There are a few factors that we see driving this trend in a sustainable manner.  

Firstly, the pandemic brought about a significant transformation in work dynamics, with remote work and telecommuting becoming the norm. This shift has given rise to a new category of professionals known as “digital nomads” who have seamlessly blended work and travel. With traditional office boundaries dissolved, individuals have embraced the flexibility to explore new destinations while fulfilling work commitments.
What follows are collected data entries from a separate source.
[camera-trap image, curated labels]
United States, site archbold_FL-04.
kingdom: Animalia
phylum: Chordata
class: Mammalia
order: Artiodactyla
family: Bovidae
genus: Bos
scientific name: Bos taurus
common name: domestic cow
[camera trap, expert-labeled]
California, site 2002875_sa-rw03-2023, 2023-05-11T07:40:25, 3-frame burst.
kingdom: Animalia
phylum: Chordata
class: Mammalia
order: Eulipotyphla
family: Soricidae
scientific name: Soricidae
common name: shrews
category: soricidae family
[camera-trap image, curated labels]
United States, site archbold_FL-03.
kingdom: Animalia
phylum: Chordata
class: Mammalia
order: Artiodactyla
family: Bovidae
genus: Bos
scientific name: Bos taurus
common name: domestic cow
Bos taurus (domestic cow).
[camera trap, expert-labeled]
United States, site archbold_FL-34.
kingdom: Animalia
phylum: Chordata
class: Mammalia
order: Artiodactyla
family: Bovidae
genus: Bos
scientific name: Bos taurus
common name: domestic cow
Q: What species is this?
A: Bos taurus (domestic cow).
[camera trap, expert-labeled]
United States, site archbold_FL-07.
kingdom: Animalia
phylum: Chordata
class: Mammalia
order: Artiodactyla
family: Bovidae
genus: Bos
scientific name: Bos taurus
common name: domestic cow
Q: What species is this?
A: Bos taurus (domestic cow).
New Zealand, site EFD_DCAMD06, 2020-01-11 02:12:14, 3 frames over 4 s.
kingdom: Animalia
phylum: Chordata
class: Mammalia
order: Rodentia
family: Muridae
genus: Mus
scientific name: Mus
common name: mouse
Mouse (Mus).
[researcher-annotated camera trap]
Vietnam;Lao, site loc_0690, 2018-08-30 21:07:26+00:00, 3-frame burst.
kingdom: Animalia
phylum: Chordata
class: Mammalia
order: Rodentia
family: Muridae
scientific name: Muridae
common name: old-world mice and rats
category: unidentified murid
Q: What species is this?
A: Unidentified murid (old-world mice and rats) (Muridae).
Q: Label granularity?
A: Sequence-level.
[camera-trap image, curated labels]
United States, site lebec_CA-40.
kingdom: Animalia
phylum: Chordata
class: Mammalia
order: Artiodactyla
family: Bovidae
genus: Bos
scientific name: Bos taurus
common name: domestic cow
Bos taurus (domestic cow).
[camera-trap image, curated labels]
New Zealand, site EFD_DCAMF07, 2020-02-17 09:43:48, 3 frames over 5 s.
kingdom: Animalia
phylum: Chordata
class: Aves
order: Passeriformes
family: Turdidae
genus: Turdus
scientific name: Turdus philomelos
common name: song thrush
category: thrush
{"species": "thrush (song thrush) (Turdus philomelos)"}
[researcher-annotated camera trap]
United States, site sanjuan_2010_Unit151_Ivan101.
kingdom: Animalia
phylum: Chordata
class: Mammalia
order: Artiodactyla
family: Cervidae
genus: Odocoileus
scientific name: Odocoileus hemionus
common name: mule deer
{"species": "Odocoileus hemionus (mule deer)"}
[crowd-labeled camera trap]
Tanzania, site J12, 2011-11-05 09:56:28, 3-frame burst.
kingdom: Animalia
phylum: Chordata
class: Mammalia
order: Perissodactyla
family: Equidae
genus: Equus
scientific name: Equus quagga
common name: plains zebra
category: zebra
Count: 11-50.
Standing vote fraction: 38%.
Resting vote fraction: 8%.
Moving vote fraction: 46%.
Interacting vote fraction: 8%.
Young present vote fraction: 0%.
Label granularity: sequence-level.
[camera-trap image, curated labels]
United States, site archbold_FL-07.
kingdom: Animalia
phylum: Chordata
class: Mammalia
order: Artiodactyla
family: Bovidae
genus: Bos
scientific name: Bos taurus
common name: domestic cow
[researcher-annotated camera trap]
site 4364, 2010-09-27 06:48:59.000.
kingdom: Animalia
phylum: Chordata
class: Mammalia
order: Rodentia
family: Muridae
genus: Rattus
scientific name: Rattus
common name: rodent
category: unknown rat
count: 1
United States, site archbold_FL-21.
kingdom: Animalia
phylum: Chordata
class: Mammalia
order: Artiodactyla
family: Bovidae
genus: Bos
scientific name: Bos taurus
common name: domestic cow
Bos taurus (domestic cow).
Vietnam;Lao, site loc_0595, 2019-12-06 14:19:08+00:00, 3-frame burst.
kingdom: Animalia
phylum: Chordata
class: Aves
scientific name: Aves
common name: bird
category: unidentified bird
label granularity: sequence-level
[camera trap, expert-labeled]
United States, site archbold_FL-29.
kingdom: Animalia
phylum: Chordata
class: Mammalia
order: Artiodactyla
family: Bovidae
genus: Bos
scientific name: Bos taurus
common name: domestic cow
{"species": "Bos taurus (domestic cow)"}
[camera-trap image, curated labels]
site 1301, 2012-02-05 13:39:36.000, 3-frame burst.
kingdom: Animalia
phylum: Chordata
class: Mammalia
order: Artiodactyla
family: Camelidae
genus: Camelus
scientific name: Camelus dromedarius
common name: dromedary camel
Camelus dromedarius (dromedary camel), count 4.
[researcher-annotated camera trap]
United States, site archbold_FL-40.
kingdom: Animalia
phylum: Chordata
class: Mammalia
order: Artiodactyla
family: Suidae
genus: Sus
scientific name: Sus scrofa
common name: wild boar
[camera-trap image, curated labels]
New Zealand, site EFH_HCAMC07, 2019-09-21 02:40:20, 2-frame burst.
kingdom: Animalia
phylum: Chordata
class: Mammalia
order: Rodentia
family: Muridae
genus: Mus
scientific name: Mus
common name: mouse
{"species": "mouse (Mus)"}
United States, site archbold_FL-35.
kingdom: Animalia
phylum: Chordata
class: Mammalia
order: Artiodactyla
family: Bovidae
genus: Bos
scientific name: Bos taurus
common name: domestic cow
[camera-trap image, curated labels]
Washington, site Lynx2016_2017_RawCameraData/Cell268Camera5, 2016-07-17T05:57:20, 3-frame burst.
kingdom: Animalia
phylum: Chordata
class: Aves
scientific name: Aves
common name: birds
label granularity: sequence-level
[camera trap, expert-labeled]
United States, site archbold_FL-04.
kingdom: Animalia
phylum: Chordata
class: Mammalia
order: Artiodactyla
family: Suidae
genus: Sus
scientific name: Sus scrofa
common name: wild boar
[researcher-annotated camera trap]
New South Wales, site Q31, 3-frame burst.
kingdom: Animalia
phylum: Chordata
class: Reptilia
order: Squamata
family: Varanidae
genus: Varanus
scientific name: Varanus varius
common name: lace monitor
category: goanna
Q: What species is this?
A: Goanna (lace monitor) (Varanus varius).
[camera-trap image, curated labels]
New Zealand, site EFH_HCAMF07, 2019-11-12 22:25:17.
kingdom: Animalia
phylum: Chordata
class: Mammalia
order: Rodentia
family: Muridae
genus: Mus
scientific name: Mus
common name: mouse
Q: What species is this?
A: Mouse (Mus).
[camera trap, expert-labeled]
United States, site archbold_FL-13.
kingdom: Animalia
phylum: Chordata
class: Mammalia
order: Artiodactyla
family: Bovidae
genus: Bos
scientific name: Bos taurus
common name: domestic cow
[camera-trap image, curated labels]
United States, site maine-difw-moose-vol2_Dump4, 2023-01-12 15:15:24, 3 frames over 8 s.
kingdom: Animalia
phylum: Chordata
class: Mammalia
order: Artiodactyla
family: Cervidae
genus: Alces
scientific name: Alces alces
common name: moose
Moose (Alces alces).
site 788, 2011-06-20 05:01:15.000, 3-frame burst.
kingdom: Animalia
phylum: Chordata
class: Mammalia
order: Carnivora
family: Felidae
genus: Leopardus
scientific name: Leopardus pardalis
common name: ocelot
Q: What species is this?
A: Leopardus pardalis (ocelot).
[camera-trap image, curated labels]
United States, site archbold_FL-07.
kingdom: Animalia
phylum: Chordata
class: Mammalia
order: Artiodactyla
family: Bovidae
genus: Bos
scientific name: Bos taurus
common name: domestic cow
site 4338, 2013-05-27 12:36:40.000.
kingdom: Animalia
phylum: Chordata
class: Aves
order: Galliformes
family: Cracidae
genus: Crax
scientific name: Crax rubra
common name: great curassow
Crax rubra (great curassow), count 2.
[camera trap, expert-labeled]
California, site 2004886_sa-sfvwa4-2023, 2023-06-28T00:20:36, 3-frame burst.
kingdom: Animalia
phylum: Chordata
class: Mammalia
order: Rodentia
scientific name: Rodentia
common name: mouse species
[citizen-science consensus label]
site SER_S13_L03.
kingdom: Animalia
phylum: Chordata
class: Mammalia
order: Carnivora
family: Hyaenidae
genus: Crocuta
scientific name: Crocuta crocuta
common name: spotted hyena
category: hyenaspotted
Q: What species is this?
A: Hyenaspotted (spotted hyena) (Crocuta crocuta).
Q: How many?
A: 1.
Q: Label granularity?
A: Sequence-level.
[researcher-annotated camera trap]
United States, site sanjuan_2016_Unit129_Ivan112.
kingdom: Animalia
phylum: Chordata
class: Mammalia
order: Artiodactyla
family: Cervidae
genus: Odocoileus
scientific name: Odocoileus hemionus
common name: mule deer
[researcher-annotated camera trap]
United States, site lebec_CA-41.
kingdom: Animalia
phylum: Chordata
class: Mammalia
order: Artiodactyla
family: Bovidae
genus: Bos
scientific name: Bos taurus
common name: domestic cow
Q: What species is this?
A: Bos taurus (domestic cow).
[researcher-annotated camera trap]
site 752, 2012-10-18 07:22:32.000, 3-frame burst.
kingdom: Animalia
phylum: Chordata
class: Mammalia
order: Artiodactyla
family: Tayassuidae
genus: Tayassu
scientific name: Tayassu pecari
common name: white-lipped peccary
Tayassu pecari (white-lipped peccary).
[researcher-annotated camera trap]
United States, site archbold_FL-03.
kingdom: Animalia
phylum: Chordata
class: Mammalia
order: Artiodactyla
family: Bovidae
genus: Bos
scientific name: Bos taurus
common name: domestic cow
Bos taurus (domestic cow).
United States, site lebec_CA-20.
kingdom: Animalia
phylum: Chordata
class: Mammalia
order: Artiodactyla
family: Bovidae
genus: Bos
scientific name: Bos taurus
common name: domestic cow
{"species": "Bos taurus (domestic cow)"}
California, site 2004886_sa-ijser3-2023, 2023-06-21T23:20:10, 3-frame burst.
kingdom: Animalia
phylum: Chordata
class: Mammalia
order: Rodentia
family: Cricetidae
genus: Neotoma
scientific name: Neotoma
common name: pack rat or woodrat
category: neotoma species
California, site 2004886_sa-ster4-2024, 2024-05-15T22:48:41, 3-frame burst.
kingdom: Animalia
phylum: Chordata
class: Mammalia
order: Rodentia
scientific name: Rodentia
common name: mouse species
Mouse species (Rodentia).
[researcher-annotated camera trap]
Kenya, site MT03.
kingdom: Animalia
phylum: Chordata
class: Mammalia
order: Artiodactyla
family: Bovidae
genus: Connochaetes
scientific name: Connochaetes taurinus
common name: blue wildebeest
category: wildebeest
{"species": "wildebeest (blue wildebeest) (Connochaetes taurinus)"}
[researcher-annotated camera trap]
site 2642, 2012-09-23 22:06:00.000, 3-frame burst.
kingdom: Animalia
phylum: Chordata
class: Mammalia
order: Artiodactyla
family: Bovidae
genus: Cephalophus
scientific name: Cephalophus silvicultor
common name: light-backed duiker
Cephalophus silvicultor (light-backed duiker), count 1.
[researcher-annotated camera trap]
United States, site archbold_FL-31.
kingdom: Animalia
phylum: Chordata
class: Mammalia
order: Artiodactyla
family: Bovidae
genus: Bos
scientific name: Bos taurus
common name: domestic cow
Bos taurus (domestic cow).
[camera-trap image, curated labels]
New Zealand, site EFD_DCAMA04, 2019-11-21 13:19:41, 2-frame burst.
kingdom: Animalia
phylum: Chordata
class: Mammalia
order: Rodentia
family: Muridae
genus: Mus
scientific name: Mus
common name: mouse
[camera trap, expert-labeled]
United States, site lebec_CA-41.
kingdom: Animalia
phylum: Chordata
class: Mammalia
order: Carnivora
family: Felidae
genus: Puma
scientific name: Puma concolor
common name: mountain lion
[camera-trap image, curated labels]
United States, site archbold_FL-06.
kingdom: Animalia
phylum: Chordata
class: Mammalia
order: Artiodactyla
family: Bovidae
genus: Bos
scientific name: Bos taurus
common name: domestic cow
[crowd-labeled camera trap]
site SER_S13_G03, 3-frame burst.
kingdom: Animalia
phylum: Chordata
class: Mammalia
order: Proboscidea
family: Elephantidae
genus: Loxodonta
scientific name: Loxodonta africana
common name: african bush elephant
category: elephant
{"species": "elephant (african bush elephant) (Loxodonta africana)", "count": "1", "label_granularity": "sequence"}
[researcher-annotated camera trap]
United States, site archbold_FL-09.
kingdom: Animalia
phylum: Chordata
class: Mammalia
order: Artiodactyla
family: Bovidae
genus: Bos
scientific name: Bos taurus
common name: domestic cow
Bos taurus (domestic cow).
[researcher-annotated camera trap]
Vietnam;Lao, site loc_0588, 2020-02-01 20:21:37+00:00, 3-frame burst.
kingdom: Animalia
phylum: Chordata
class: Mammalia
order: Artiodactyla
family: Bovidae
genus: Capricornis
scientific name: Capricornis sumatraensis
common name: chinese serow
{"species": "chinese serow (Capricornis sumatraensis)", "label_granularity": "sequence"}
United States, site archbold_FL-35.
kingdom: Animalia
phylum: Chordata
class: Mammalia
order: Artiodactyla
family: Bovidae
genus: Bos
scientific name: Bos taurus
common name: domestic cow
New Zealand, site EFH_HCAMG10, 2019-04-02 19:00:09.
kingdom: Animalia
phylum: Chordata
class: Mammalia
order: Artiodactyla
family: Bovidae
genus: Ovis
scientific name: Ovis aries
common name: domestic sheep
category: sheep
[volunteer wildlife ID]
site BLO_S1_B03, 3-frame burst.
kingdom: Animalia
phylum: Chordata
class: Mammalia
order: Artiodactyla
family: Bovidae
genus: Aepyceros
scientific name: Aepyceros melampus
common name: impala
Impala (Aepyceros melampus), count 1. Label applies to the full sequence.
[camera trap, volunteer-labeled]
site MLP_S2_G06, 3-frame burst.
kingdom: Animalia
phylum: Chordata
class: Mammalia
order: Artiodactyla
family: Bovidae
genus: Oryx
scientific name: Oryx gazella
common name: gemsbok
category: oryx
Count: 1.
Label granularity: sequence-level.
Additionally, we’ve observed that younger generations such as millennials and Gen Z place a higher value on travel experiences, particularly when it comes to booking accommodations. Instead of traditional hotels, these generations are increasingly turning to platforms and apps that offer unique apartment and home rentals. These tech-savvy travellers are not only seeking apartment rentals for the added space, privacy, and local flavour they offer but also for the convenience of mobile booking, digital check-in processes, flexible payment options, integrated travel insurance and real-time refund capabilities. Therefore, service providers are forced to digitise their offerings, further fueling the growth of the TravelTech sector.

I’m particularly thrilled about these developments, as we’ve witnessed these through the prism of our own investments in the sector with companies such as Guesty, BobW and Welcome Pickups. I see a lot of further sustainable growth potential in the sector and we remain very bullish on TravelTech.